- Goldman Sachs has a grand plan to thin its ranks and cuts costs.
- The plan is codenamed “Project Voyage,” Business Insider has learned.
- See what Project Voyage entails — and who stands to be impacted.
Goldman Sachs has a grand plan to thin its ranks and cut costs — and it’s codenamed “Project Voyage.”
CEO David Solomon has tasked staff with providing the bank with lists of executives who could help save the company money through layoffs or relocations, Business Insider has learned. The plan, which has been nicknamed “Project Voyage,” kicked off in the fourth quarter of 2024 and is expected to be rolled out over a number of years, according to a former Goldman employee, who was not authorized to speak to the press and asked to remain anonymous.
The initiative will be rolled out firmwide, affecting divisions including global banking and markets, asset and wealth management, engineering, operations, communications, marketing, and back-office functions, this person said.
A Goldman spokeswoman pointed BI to comments Solomon made in January about “a three-year program” to better manage the bank’s expenses.
“As discussed at length on our fourth-quarter earnings call, we’re focused on operating the firm effectively and prudently over the long term, managing our business to meet the needs of our clients and re-investing for growth,” a Goldman spokeswoman said in an emailed statement.
Who could be impacted
Every year, Goldman Sachs cuts as many as 5% of its bottom performers through a process known internally as the Strategic Resource Assessment, or SRA. Employees who routinely fail to comply with Goldman’s five-day-per-week office attendance policy, for example, could be vulnerable to a cut through the SRA —particularly if they’re found to be underperforming in their job.
This year’s SRA, however, will be informed to some degree by “Project Voyage,” the ex-Goldman insider said.
The bank’s vice presidents — a title that sits between associate and managing directors — will be eyed for cuts in good part because of Project Voyage, which has pinned this group as too large. As BI reported on Wednesday, Goldman’s VP ranks have become so bloated that its VPs have been increasingly reporting to other VPs rather than managing directors. Compensation for client-facing VPs can reach $1 million, including base salary and bonuses, the former employee estimated.
In addition to thinning out bloated parts of the organizational chart, Project Voyage will pinpoint employees to relocate from Goldman’s New York City headquarters, located in lower Manhattan, to lower-cost locations such as Dallas, Texas; and Salt Lake City, Utah, according to people familiar with the program.

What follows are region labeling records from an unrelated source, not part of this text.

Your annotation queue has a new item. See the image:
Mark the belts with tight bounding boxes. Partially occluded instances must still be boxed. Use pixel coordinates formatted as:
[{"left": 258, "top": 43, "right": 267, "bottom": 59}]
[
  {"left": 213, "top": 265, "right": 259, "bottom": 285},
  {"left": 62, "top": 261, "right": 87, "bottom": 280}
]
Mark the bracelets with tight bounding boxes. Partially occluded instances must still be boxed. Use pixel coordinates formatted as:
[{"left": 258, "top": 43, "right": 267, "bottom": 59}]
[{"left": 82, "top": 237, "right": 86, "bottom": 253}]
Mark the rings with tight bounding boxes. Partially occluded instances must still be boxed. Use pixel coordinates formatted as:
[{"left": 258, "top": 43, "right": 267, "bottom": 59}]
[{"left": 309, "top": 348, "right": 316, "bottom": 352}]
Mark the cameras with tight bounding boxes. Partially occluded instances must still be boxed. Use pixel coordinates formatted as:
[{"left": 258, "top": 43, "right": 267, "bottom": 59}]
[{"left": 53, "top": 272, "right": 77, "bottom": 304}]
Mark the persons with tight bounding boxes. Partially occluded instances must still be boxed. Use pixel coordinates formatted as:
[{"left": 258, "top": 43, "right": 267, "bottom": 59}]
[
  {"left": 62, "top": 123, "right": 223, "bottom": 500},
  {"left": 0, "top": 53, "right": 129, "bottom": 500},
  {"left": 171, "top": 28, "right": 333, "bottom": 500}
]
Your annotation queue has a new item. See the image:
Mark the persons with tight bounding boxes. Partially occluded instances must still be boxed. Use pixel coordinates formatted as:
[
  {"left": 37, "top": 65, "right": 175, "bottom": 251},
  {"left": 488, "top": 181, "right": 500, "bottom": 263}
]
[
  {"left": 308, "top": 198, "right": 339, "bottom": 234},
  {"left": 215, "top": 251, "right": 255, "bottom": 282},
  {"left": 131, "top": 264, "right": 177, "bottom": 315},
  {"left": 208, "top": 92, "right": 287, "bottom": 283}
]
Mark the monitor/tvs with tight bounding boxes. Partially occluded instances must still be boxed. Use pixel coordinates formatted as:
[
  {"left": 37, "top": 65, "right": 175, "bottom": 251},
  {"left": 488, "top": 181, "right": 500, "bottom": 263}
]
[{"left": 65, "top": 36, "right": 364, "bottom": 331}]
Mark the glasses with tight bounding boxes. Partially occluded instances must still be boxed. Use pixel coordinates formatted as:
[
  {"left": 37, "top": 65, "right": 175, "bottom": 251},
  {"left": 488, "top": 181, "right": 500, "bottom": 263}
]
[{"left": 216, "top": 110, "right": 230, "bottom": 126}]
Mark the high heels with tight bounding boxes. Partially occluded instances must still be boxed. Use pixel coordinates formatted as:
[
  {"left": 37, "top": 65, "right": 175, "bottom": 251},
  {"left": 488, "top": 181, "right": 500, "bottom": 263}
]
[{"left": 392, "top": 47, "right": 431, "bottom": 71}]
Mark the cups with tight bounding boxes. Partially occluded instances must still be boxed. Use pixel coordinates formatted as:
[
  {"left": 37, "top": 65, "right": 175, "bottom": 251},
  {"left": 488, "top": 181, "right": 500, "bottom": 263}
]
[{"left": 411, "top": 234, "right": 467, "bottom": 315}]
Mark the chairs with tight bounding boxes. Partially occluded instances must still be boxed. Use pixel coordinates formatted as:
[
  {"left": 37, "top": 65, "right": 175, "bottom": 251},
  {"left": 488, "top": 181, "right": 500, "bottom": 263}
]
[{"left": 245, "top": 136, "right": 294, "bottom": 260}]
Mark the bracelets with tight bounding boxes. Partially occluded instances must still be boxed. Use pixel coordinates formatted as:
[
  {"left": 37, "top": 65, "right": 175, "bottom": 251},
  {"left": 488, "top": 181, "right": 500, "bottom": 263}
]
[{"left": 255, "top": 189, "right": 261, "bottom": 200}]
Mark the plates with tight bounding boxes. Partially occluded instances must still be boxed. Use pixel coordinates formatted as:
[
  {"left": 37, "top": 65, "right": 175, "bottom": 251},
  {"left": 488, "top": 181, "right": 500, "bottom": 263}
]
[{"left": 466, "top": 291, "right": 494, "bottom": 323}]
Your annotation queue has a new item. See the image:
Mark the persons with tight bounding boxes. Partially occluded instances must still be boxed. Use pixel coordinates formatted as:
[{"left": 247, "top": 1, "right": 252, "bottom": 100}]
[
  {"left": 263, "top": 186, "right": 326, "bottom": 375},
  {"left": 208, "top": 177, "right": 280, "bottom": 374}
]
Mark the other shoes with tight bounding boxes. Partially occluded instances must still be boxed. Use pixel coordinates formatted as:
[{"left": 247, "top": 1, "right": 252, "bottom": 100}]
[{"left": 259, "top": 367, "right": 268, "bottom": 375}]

The plan also calls for jobs lost through the SRA to be backfilled in lower-cost locations rather than New York, this person said.
Goldman divisional heads are compiling their lists of cuts and relocations through their chief operating teams. On Wall Street, divisional COOs tend to oversee the administrative functions for their teams.
Goldman’s office in Dallas is on track to increase from its current headcount of about 4,600 employees to 5,000 by the time it opens a $500 million state-of-the-art campus in 2028. The city’s mayor previously authorized $18 million in tax incentives for the firm if it meets that target. The incentives are valid through the end of 2028.